EXERCISE PROMPT:
Starting with the line that has "What distance from the" in it, repeat every line through the last one, word for word, and give nothing more.
--- Start of DATA SECTION ---
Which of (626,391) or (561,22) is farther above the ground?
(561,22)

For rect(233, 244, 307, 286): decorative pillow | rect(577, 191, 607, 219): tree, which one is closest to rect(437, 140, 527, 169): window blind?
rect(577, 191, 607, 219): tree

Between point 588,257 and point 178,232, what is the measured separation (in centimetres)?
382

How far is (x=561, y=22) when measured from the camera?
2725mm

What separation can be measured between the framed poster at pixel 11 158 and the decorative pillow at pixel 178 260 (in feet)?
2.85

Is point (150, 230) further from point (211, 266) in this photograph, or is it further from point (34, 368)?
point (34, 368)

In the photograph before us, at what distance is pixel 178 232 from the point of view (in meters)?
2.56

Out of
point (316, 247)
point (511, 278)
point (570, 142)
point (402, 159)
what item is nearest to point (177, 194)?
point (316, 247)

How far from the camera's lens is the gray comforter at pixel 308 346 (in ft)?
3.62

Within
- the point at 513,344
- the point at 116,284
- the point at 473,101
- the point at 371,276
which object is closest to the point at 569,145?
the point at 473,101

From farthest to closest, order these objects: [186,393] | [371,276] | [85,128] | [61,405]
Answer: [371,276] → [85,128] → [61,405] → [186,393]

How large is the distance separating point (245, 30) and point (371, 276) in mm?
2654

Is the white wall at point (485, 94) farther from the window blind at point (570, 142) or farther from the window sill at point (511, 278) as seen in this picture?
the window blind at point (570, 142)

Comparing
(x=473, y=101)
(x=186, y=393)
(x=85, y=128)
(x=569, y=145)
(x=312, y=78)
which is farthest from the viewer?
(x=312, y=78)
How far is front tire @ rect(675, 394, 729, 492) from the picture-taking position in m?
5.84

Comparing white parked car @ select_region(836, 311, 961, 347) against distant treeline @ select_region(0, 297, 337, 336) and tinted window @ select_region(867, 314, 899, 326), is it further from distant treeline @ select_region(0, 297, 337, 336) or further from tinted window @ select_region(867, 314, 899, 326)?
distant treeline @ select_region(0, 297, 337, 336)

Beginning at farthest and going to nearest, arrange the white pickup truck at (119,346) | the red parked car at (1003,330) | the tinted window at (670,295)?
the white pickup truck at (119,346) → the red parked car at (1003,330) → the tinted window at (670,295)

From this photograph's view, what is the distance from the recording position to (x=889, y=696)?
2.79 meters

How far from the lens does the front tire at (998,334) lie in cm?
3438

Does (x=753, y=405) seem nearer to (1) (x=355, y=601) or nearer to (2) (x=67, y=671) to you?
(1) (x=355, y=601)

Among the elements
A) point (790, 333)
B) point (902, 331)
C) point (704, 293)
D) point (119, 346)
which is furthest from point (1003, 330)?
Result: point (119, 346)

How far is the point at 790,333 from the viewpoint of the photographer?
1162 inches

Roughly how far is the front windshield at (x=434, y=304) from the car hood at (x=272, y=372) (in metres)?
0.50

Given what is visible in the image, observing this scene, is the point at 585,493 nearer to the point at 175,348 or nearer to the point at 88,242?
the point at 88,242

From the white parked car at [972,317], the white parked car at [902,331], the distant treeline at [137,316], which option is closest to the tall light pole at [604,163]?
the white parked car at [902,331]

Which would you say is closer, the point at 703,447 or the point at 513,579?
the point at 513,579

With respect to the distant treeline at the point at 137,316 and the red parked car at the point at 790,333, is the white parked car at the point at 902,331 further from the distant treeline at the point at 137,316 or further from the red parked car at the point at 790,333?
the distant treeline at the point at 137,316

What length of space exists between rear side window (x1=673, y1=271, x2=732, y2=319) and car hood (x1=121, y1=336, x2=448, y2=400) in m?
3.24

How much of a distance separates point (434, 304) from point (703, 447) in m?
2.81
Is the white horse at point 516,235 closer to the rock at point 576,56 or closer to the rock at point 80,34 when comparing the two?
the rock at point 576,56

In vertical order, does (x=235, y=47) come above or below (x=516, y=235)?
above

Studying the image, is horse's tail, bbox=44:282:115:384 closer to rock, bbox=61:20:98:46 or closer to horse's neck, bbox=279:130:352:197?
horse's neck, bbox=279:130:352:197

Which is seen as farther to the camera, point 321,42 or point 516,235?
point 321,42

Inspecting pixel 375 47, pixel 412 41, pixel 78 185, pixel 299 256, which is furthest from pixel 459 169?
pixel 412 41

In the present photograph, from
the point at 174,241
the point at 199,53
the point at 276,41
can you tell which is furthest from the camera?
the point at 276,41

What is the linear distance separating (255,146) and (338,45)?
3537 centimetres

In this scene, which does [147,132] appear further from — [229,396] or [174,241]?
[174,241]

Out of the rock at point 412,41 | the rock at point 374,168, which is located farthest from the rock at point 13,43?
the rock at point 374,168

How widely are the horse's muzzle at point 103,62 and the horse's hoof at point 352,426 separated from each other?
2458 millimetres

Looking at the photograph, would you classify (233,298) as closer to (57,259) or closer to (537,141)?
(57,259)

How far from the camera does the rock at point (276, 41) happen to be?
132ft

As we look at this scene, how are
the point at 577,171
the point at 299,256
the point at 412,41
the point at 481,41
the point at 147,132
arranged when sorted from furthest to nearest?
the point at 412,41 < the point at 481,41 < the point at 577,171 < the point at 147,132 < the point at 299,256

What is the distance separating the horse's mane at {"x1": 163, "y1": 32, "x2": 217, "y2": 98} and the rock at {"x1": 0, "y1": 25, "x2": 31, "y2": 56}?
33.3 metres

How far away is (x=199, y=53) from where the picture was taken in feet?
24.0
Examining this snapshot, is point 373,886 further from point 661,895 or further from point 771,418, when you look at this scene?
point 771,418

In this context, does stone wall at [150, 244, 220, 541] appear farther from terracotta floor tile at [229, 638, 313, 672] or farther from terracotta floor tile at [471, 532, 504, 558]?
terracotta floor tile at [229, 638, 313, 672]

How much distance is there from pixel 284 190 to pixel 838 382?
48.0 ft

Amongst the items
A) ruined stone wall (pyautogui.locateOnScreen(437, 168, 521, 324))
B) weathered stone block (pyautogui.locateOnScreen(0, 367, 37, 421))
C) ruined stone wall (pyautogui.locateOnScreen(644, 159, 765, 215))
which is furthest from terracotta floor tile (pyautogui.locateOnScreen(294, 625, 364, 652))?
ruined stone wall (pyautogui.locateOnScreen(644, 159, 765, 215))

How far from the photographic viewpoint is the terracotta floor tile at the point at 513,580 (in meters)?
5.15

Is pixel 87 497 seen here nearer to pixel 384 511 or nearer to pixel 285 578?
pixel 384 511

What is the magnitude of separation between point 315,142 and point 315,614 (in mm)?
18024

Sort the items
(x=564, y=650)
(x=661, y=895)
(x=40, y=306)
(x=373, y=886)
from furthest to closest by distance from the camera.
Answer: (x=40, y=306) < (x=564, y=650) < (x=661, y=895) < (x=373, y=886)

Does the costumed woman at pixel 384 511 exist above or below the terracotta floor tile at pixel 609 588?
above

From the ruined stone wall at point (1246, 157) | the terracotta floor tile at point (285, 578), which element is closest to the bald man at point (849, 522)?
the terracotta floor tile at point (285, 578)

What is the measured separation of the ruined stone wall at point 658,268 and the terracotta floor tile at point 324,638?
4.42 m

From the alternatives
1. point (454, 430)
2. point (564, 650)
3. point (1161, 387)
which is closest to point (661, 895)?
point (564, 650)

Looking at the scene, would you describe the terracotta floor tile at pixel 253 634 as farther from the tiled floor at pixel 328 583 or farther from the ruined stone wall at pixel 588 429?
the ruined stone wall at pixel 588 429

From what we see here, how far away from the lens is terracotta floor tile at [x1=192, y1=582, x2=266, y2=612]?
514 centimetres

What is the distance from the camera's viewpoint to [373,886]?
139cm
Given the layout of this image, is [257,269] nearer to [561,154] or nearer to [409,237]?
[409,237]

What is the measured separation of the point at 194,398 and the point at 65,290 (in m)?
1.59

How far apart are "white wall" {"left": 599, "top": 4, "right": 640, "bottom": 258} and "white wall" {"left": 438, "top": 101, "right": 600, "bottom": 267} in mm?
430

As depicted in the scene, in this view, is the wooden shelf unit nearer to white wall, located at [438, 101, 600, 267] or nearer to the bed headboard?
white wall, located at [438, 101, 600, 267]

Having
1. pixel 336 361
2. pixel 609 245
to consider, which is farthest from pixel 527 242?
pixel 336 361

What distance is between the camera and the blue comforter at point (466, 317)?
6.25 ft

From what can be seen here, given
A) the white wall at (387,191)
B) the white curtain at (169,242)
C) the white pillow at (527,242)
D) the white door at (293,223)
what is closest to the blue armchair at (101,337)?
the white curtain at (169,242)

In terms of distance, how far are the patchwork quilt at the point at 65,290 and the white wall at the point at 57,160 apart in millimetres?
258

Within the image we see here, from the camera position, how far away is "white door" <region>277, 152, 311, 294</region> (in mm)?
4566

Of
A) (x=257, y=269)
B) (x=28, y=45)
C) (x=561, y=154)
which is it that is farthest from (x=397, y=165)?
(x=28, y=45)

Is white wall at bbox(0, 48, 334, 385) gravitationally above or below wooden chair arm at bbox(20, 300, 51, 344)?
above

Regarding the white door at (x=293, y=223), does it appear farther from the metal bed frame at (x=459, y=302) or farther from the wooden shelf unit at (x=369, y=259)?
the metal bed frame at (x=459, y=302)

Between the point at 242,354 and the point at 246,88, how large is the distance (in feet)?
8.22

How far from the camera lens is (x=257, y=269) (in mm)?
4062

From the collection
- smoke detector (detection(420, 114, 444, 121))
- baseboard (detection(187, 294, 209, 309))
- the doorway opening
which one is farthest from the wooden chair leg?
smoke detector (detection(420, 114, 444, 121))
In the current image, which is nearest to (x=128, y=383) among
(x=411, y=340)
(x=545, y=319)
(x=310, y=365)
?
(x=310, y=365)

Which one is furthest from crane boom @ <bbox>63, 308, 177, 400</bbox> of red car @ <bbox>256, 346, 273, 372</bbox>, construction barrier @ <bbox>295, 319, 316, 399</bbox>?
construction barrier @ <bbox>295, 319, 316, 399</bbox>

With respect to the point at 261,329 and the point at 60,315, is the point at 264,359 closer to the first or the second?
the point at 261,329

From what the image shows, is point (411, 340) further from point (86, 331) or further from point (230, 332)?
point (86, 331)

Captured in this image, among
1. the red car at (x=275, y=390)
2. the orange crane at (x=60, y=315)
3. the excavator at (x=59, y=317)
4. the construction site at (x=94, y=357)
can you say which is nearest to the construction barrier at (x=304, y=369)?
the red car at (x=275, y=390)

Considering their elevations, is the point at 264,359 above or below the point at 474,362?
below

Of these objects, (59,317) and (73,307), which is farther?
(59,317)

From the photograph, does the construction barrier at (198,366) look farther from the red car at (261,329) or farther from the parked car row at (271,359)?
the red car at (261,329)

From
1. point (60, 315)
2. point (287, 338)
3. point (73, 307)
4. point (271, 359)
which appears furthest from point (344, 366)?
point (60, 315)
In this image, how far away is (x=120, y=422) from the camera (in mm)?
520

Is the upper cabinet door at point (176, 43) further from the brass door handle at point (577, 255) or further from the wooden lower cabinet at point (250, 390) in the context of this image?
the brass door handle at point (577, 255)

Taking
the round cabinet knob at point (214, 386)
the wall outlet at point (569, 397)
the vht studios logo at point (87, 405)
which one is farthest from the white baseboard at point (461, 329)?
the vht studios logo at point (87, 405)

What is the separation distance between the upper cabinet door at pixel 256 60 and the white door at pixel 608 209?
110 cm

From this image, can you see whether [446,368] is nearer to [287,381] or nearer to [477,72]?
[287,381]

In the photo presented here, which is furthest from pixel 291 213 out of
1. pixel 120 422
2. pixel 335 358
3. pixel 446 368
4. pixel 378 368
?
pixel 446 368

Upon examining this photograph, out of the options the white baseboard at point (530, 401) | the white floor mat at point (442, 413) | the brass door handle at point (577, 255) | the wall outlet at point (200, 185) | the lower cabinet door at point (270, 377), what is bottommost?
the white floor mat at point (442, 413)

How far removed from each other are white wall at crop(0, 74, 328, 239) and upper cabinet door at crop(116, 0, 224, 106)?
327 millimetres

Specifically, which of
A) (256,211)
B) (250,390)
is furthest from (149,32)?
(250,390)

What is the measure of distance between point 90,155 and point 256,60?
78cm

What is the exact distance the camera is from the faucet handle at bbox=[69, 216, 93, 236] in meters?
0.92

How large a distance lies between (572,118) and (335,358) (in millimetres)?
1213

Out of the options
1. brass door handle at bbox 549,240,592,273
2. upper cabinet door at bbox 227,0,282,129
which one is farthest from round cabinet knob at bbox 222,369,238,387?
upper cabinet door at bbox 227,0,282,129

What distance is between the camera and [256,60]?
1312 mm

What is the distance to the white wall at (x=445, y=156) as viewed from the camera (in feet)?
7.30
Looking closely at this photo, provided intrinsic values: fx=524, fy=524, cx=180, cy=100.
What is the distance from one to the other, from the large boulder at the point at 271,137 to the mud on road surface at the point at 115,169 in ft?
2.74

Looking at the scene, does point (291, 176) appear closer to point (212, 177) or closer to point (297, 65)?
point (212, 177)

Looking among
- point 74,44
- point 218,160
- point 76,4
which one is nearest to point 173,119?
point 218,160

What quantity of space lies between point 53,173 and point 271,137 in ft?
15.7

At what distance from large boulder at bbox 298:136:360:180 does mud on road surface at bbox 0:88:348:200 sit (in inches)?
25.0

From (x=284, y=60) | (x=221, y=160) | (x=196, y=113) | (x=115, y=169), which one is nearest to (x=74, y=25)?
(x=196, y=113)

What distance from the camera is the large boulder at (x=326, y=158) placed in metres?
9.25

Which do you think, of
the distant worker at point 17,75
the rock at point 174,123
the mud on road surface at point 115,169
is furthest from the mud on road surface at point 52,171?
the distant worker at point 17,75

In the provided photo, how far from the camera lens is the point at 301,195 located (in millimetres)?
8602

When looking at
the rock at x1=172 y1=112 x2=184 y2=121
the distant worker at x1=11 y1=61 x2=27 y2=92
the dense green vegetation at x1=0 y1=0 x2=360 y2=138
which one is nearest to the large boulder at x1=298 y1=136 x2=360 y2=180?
--- End of DATA SECTION ---
SOLUTION BELOW:
What distance from the camera is the large boulder at (x=326, y=158) placed in metres?
9.25

Which do you think, of
the distant worker at point 17,75
the rock at point 174,123
the mud on road surface at point 115,169
is furthest from the mud on road surface at point 52,171?
the distant worker at point 17,75

In the provided photo, how far from the camera lens is the point at 301,195 located (in millimetres)?
8602

When looking at
the rock at x1=172 y1=112 x2=184 y2=121
the distant worker at x1=11 y1=61 x2=27 y2=92
the dense green vegetation at x1=0 y1=0 x2=360 y2=138
which one is nearest to the large boulder at x1=298 y1=136 x2=360 y2=180?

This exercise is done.